--- EXCERPTED DATA ---
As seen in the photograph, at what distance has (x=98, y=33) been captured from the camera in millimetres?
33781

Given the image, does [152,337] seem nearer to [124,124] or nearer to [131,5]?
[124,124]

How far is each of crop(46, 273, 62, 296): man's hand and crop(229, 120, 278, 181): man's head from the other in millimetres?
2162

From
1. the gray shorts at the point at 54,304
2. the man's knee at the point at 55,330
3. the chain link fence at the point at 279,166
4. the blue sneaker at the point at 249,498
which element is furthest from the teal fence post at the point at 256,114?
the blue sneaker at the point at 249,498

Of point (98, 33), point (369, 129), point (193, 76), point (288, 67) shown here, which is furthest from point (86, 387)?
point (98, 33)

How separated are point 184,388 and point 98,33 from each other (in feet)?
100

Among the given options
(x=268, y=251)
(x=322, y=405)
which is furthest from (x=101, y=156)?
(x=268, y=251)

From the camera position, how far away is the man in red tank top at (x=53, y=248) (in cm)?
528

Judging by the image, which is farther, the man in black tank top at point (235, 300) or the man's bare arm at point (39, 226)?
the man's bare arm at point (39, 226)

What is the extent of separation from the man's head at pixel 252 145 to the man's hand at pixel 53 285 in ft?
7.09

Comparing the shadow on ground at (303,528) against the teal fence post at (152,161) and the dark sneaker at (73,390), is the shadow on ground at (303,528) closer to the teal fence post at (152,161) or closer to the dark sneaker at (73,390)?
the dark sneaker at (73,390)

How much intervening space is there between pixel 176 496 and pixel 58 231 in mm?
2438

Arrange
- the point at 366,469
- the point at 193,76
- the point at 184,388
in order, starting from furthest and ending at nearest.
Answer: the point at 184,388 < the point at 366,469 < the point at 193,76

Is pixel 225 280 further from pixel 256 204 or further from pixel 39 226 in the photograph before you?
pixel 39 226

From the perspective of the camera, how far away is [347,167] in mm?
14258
---
--- EXCERPTED DATA ---
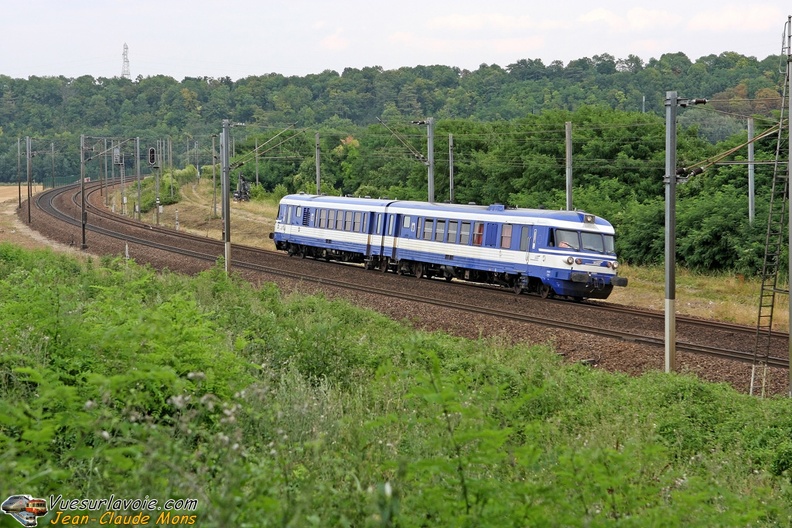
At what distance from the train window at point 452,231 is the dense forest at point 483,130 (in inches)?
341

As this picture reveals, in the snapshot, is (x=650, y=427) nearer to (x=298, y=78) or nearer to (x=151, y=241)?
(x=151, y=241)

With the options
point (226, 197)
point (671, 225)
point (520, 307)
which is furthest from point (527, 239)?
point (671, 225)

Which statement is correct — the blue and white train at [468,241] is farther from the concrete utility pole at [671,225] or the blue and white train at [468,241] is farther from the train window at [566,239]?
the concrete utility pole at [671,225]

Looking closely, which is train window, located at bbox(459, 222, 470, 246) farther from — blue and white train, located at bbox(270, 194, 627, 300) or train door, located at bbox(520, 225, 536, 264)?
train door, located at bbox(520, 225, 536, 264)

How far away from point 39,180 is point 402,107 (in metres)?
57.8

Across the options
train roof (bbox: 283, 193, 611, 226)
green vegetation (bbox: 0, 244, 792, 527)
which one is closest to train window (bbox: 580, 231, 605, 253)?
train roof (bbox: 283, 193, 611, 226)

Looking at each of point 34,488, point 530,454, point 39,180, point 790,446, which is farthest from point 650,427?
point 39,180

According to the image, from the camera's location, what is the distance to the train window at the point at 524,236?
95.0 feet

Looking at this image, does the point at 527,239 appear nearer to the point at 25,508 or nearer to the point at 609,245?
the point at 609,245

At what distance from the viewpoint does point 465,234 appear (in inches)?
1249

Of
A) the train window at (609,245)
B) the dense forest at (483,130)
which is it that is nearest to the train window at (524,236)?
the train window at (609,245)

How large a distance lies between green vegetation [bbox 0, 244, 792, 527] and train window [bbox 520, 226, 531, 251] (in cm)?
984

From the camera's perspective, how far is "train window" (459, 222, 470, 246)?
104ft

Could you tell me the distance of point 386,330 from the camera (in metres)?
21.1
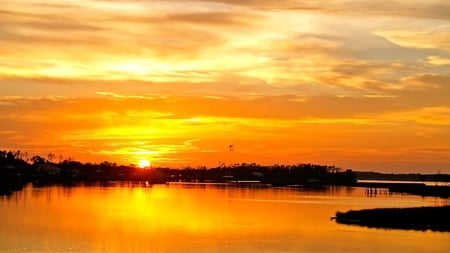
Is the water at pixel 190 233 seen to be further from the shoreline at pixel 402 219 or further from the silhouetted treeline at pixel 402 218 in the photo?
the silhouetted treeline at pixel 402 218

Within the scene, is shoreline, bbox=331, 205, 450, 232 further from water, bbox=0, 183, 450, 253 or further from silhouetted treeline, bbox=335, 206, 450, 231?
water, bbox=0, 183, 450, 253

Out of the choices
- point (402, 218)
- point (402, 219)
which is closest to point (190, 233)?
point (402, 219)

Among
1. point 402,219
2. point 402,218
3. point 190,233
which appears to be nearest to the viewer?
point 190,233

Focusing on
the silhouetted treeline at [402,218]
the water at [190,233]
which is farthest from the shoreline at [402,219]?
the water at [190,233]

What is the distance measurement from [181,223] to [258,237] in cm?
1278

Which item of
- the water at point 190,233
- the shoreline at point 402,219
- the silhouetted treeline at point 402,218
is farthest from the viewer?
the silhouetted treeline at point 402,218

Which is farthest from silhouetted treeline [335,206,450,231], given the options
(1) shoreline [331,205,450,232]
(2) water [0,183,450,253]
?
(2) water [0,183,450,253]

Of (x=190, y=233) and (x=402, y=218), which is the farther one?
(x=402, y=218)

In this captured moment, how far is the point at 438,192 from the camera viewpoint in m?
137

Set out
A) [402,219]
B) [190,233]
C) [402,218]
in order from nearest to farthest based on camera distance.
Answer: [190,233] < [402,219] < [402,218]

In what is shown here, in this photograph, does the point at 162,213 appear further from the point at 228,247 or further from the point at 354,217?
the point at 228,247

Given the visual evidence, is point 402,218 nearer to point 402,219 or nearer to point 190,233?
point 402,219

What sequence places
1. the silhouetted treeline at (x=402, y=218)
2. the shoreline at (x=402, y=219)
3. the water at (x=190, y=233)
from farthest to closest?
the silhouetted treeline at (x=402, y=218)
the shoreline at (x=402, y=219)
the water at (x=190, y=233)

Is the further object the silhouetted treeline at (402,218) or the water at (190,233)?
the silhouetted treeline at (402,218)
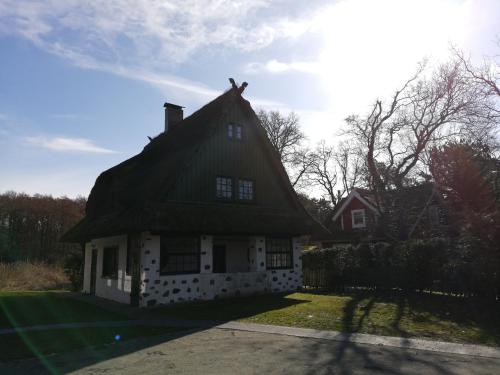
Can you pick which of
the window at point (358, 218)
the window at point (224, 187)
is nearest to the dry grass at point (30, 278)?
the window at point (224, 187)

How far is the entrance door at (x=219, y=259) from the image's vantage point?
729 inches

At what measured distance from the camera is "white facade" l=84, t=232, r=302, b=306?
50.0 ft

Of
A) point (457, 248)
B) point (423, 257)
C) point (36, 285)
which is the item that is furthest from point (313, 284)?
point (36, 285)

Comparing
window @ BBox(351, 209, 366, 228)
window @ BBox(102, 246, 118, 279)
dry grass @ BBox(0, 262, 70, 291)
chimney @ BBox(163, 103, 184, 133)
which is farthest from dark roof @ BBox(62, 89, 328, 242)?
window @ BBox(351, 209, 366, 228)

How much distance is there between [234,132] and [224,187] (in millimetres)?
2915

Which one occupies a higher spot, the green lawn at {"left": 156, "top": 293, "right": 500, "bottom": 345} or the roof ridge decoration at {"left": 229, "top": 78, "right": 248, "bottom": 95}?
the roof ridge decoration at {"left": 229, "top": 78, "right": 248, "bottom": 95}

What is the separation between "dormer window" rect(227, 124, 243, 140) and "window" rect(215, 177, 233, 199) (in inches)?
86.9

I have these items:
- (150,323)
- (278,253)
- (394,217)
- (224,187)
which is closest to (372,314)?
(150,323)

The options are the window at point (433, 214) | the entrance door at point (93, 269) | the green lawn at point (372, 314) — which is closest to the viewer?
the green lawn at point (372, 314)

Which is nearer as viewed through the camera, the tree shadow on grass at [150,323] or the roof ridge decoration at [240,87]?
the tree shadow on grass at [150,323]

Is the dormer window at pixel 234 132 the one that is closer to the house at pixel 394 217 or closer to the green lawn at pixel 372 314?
---
#### REQUEST
Repeat the records verbatim, beginning at the line that contains "Which item of" and stopping after the line that contains "Answer: [190,233] < [402,219] < [402,218]".

#### SOLUTION FOR THIS EXERCISE
Which item of
- the water at point 190,233
- the shoreline at point 402,219
- the silhouetted treeline at point 402,218
is farthest from the viewer?
the silhouetted treeline at point 402,218

Which is farthest from silhouetted treeline [335,206,450,231], given the options
(1) shoreline [331,205,450,232]
(2) water [0,183,450,253]
?
(2) water [0,183,450,253]

Of (x=190, y=233) and (x=402, y=218), which is the farther one?
(x=402, y=218)

In this captured moment, how far is the point at 438,192 from the camera viewpoint in m?
137

Set out
A) [402,219]
B) [190,233]
C) [402,218]
in order from nearest to farthest based on camera distance.
Answer: [190,233] < [402,219] < [402,218]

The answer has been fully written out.